### DATA SHOWN
------

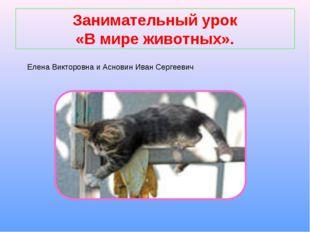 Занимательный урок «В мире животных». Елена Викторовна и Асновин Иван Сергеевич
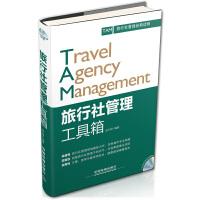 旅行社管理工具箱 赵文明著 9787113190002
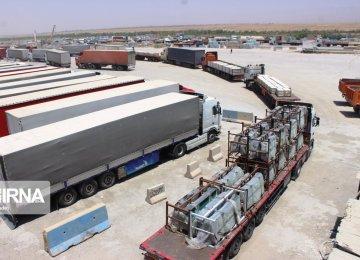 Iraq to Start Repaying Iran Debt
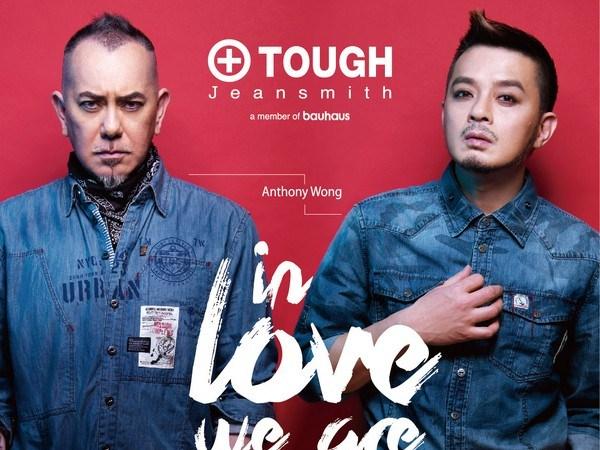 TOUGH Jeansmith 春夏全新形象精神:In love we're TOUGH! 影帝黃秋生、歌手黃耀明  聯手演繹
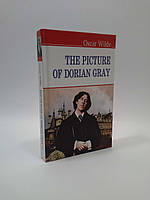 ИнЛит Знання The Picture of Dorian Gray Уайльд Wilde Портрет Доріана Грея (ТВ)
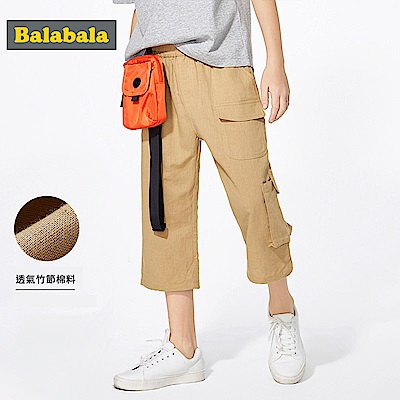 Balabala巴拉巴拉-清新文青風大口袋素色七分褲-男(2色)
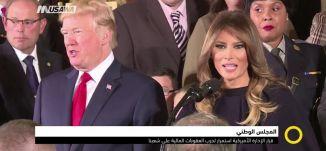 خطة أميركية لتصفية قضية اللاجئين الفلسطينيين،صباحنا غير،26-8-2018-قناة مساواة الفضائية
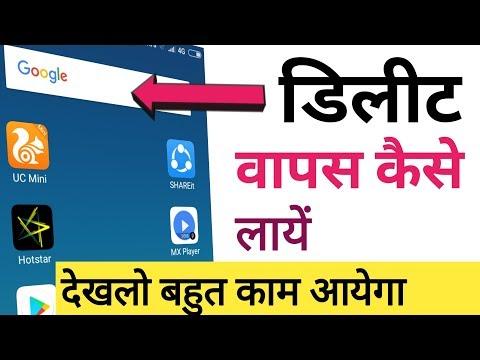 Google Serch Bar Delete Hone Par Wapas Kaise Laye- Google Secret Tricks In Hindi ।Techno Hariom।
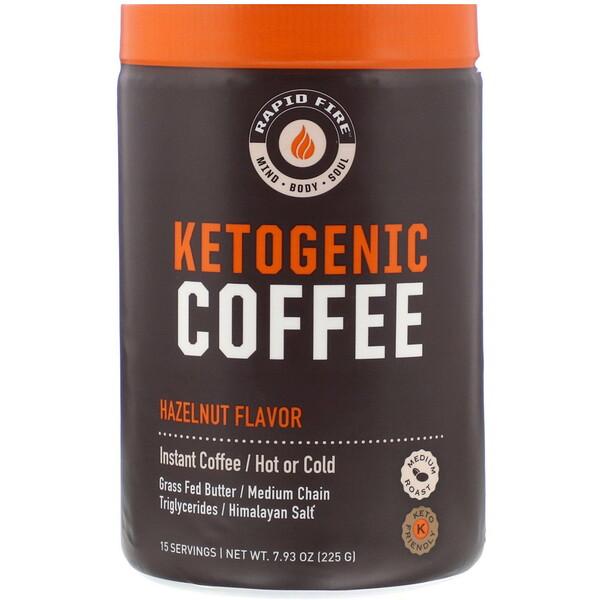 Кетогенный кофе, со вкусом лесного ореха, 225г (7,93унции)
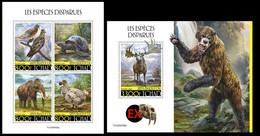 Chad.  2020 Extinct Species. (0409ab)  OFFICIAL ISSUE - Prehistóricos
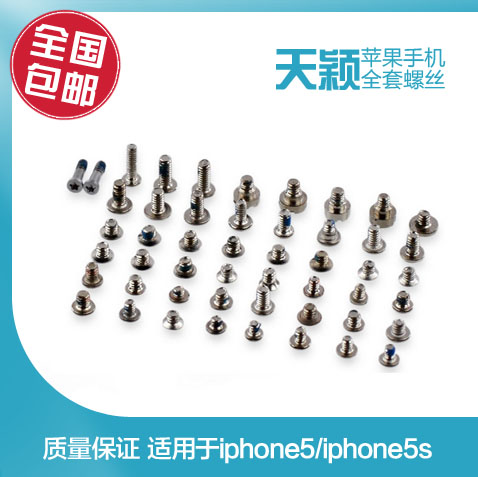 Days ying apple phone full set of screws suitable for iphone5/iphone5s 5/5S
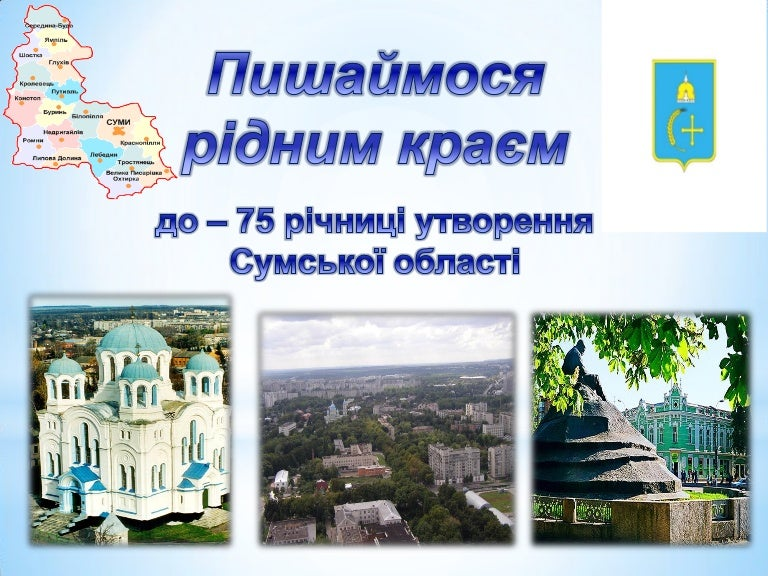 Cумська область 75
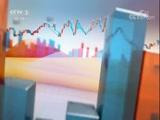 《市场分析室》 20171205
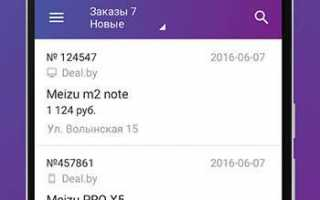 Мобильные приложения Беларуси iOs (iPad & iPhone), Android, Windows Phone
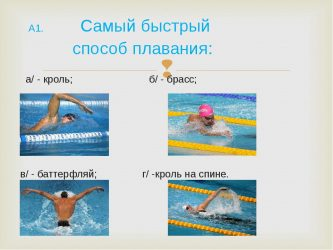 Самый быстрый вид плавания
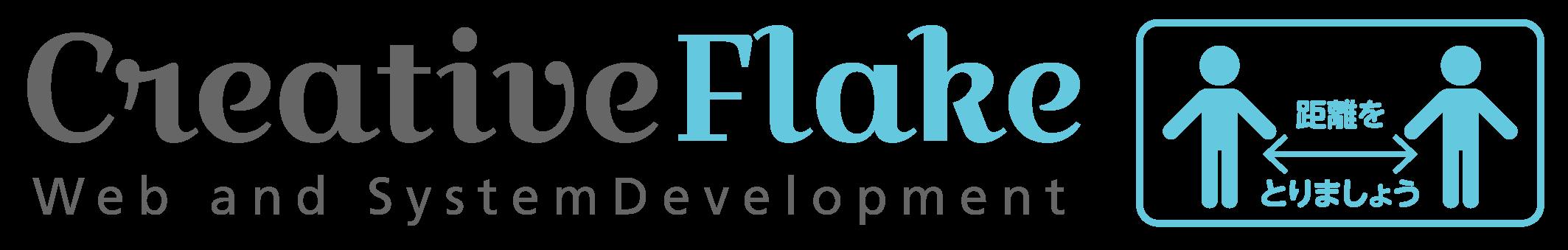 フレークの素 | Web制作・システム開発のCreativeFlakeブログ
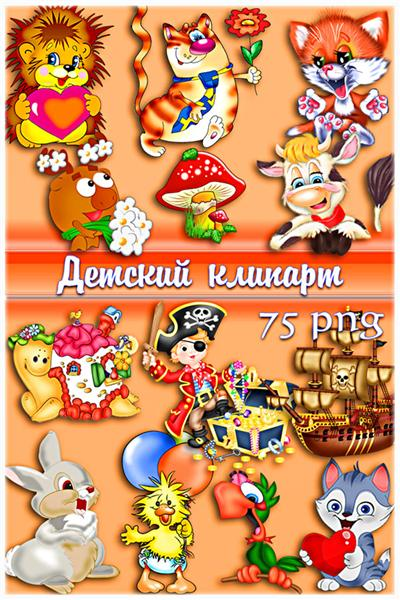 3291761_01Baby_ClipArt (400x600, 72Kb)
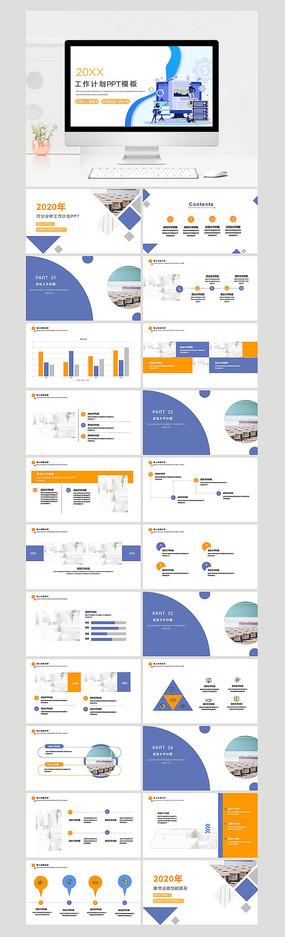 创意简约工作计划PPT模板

------

### TASK TO COMPLETE
Write out exactly the lines that run from the one containing "フレークの素 | Web制作・システム開発のCreativeFlakeブログ" to the last line of the entries above, both ends kept, pictures left out.

### REPLY TO THE TASK
 フレークの素 | Web制作・システム開発のCreativeFlakeブログ
 3291761_01Baby_ClipArt (400x600, 72Kb)
 创意简约工作计划PPT模板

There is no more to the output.